Vision Language Model-based Caption Evaluation Method Leveraging Visual Context Extraction

Koki Maeda, Shuhei Kurita, Taiki Miyanishi, Naoaki Okazaki

arXiv preprint · February 2024

VisCE^2, a vision-language-model-based caption evaluation method that replaces human-written references with structured visual context extracted from images.

BibTeX

@misc{maeda2024vision,
  title={Vision Language Model-based Caption Evaluation Method Leveraging Visual Context Extraction},
  author={Koki Maeda and Shuhei Kurita and Taiki Miyanishi and Naoaki Okazaki},
  year={2024},
  eprint={2402.17969},
  archivePrefix={arXiv},
  primaryClass={cs.CV},
  url={https://arxiv.org/abs/2402.17969}
}

Abstract

Given the accelerating progress of vision and language modeling, accurate evaluation of machine-generated image captions remains critical. Conventional metrics often rely on lexical overlap or embedding similarity and struggle to capture finer quality differences aligned with human judgment.

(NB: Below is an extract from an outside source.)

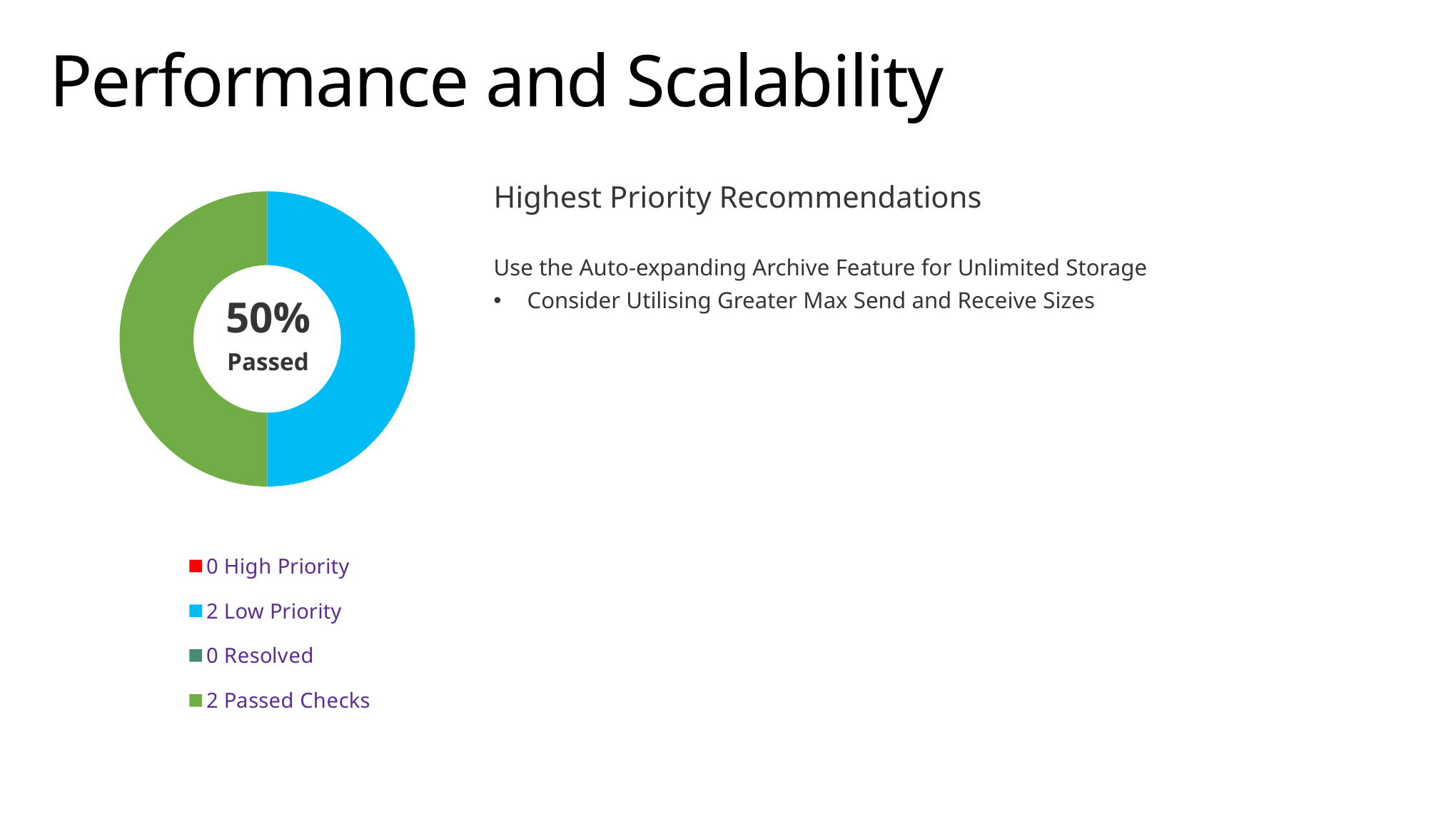
What is the difference between the number of Low Priority items and the number of High Priority items? 2 How many Passed Checks does the legend show? 2 Which colour represents Passed Checks in the chart? Green How many Resolved items does the legend show? 0 What percentage is shown in the centre of the donut chart? 50% How many entries does the chart legend list? 4 Which colour represents Low Priority in the chart? Blue What is the total of all the counts listed in the legend? 4 What share of the donut chart do the Passed Checks represent? 50% What kind of chart is shown on the slide? Donut chart How many High Priority items does the legend show? 0 How many Low Priority items does the legend show? 2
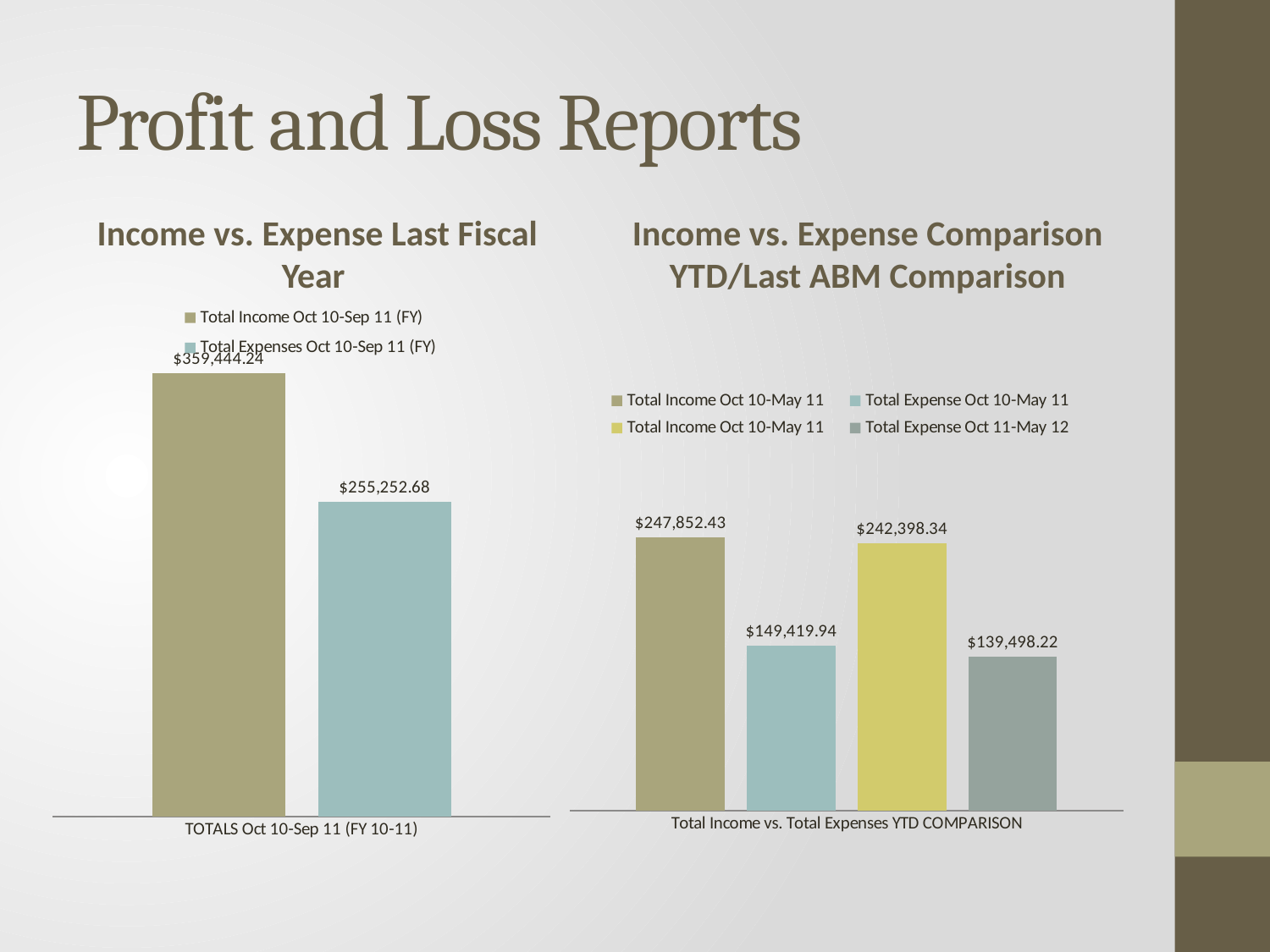
In the 'Income vs. Expense Comparison YTD/Last ABM Comparison' chart, how many bars are plotted? 4 In the 'Income vs. Expense Comparison YTD/Last ABM Comparison' chart, which bar has the lowest value? Total Expense Oct 11-May 12 In the 'Income vs. Expense Comparison YTD/Last ABM Comparison' chart, what is the value for Total Income Oct 10-May 11 (the first, leftmost bar)? $247,852.43 In the 'Income vs. Expense Comparison YTD/Last ABM Comparison' chart, what is the value for Total Expense Oct 11-May 12? $139,498.22 In the 'Income vs. Expense Comparison YTD/Last ABM Comparison' chart, what is the value of the yellow bar? $242,398.34 In the 'Income vs. Expense Comparison YTD/Last ABM Comparison' chart, what is the value for Total Expense Oct 10-May 11? $149,419.94 In the 'Income vs. Expense Last Fiscal Year' chart, how many series does the legend list? 2 What kind of chart is the 'Income vs. Expense Last Fiscal Year' chart? Bar chart In the 'Income vs. Expense Last Fiscal Year' chart, what is the value for Total Income Oct 10-Sep 11 (FY)? $359,444.24 In the 'Income vs. Expense Last Fiscal Year' chart, what is the difference between Total Income and Total Expenses? $104,191.56 In the 'Income vs. Expense Last Fiscal Year' chart, what is the value for Total Expenses Oct 10-Sep 11 (FY)? $255,252.68 In the 'Income vs. Expense Comparison YTD/Last ABM Comparison' chart, what is the difference between Total Expense Oct 10-May 11 and Total Expense Oct 11-May 12? $9,921.72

This paper presents VisCE^2, a vision-language-model-based caption evaluation method that leverages visual context extraction. By structuring image content such as objects, attributes, and relationships, the method replaces human-written references with richer contextual cues and improves caption assessment.

Results

The paper reports that VisCE^2 outperforms conventional pretrained caption-evaluation metrics on multiple meta-evaluation datasets and shows stronger consistency with human preferences.